--- start of Supplied passage ---

Nailing Zero Errors: A Streaming Giant’s Journey with Liveness Probes and Rapid Failover

From Forced Reboots to Flawless Streams: How Better Probes and Failover Saved a Media Platform

Jan 05, 2025

Introduction

In the era of always-on content consumption, a few seconds of downtime can translate into frustrated users and lost revenue. Media streaming platforms, in particular, face heightened user expectations around stability—any hiccup in the stream, and subscribers quickly look elsewhere. This case study stems from one of my consulting project for streaming company which follows a major media streaming platform (Lets call it “StreamFlow”) that experienced a significant uptick in user errors—roughly a 10% spike—when one of their nodes was forcibly rebooted during a chaos engineering experiment. StreamFlow’s engineering teams realized that their readiness and liveness probe configurations were incomplete, and that they lacked robust failover procedures when nodes dropped out. By refining these Kubernetes probes and improving failover, they reduced user-facing errors to nearly zero in subsequent forced reboot scenarios, ultimately bolstering user trust and platform resilience.

Company Background

The Subscription Boom

StreamFlow started as a niche video-on-demand service but ballooned in popularity once they secured lucrative distribution rights for various live sports events and original programming. Their infrastructure began modestly—traditional virtual machines hosting monolithic services—but quickly shifted to a microservices-based approach on Kubernetes. This modernization helped them scale during peak events and handle dynamic user loads with more agility.

Challenges

Despite the improvements in elasticity, StreamFlow often struggled to handle transient outages—like node reboots or container restarts. Their environment, while containerized, was not fully optimized for real-time resilience. Users frequently saw buffering messages or error codes (“Video Unavailable,” “Service Temporarily Down”) during even short disruptions. With new streaming competitors appearing monthly, StreamFlow recognized that any user frustration could trigger subscription cancellations.

The Reboot Incident: A 10% Error Spike

Chaos Engineering Experiment

In an effort to build confidence in their platform’s resilience, StreamFlow’s Site Reliability Engineering (SRE) team introduced chaos engineering experiments. One such test involved forcibly rebooting one of their key streaming nodes during a live event simulation. The node hosted multiple microservices: part of the video processing pipeline, user authentication fallback, and a recommendations engine.

Planned Scenario: The SRE team scheduled a forced reboot in the staging environment first. Observations were encouraging—services gracefully shifted to other nodes with minimal error rates.
Production Trial: Confident in those staging results, they decided to do a carefully monitored forced reboot in the production environment under moderate user load.

Impact: 10% User Error Spike

Unexpectedly, during the forced reboot:

10% of active sessions encountered errors. These manifested as “stream not found” or “internal error” messages within 3-4 seconds of the node going offline.

--- end of Supplied passage ---
--- start of Given entries ---

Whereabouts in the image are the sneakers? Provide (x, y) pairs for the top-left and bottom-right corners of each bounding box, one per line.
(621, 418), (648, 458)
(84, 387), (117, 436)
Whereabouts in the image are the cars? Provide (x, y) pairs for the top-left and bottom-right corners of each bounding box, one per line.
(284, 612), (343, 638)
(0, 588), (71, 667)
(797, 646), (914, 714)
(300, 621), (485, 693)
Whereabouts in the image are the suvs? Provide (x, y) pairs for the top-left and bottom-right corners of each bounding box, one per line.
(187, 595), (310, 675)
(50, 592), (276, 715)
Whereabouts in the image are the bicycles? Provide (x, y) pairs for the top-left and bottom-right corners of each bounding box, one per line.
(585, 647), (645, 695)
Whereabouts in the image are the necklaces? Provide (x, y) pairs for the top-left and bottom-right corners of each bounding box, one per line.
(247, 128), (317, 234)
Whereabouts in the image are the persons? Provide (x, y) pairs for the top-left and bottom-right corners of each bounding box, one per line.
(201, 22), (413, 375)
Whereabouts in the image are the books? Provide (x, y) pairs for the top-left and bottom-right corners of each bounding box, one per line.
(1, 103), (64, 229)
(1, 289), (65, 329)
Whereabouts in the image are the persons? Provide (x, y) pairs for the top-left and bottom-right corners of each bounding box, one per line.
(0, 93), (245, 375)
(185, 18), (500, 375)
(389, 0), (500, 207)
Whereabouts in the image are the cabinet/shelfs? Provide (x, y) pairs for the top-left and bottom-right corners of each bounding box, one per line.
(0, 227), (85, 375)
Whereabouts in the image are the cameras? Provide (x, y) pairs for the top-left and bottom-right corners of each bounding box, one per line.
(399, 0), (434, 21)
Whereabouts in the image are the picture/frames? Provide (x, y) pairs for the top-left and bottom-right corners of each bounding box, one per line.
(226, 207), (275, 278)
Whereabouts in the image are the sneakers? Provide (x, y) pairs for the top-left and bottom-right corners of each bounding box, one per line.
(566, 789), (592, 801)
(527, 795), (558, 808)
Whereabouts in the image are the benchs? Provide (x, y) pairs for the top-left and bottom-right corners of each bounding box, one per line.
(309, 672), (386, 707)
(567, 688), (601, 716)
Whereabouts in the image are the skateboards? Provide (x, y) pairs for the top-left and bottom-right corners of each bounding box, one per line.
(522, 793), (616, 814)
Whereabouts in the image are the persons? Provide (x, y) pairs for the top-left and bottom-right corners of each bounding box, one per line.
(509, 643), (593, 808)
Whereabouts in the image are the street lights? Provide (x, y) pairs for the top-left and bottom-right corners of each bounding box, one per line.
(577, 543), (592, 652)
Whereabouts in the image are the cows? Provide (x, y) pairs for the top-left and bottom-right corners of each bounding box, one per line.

--- end of Given entries ---

# Exercise goal
Extend the StreamFlow case study, picking up right after its final sentence.

# Written response
Another subset of sessions saw buffering that lasted up to 10 seconds before the stream resumed.

While 10% may not sound catastrophic, it was substantial enough to cause a flurry of user complaints on social media and an internal executive escalation. For a platform streaming to tens of thousands of concurrent viewers, 10% represented a large cohort of frustrated customers.

Command Output snippet from logs:

[time=2024-07-15T16:42:10Z] Pod restart triggered
[time=2024-07-15T16:42:12Z] 10% error spike detected in the video processing service
[time=2024-07-15T16:42:15Z] Node forcibly rebooted

Root Cause Analysis

Probes Configuration Gaps

Digging into the logs, the SRE team discovered that several microservices running on the forcibly rebooted node had insufficient or misconfigured readiness and liveness probes:

Readiness: Some pods marked themselves “ready” too soon, before they had fully loaded essential libraries or established network connections to the rest of the streaming pipeline.
Liveness: A few microservices used simplistic liveness checks—merely checking if the container’s main process was running, not verifying if essential background threads were healthy.

Due to these incomplete probes, Kubernetes believed certain pods were ready to serve traffic immediately upon scheduling them on other nodes. In reality, these pods were still warming up or waiting for dependencies. This mismatch caused requests to fail or return errors.

Slow Failover Timers

In addition to probes, the SRE team uncovered slow failover timers:

Their load balancer waited up to 5-10 seconds to mark a node as “unhealthy.”
Once a node was offline, traffic rerouting was delayed by these health-check intervals.

Hence, even though the forcibly rebooted node was obviously down, traffic continued heading its way for a short period, leading to dropped connections or incomplete streams.

Service Dependencies

Another factor: the microservices on this node were part of the streaming pipeline’s critical path. If the user authentication fallback service or the real-time video processing module was unreachable, the entire stream session would fail. The team realized they needed more robust fallback logic.

Refining Probes and Failover

Step 1: Enhanced Readiness and Liveness Checks

StreamFlow implemented deeper checks:

Readiness:
- Verified the microservice could connect to its upstream or database.
- Ensured the application logic had completed initialization (e.g., any caches were populated).
- Implemented “health endpoints” returning relevant HTTP codes once the service was truly ready.
Liveness:
- Periodically polled a more robust “/health/liveness” endpoint that tested internal threads or queue backlogs.
- If the microservice was stuck (e.g., a deadlock in the video processing pipeline), the endpoint returned a failure code, prompting Kubernetes to restart the container.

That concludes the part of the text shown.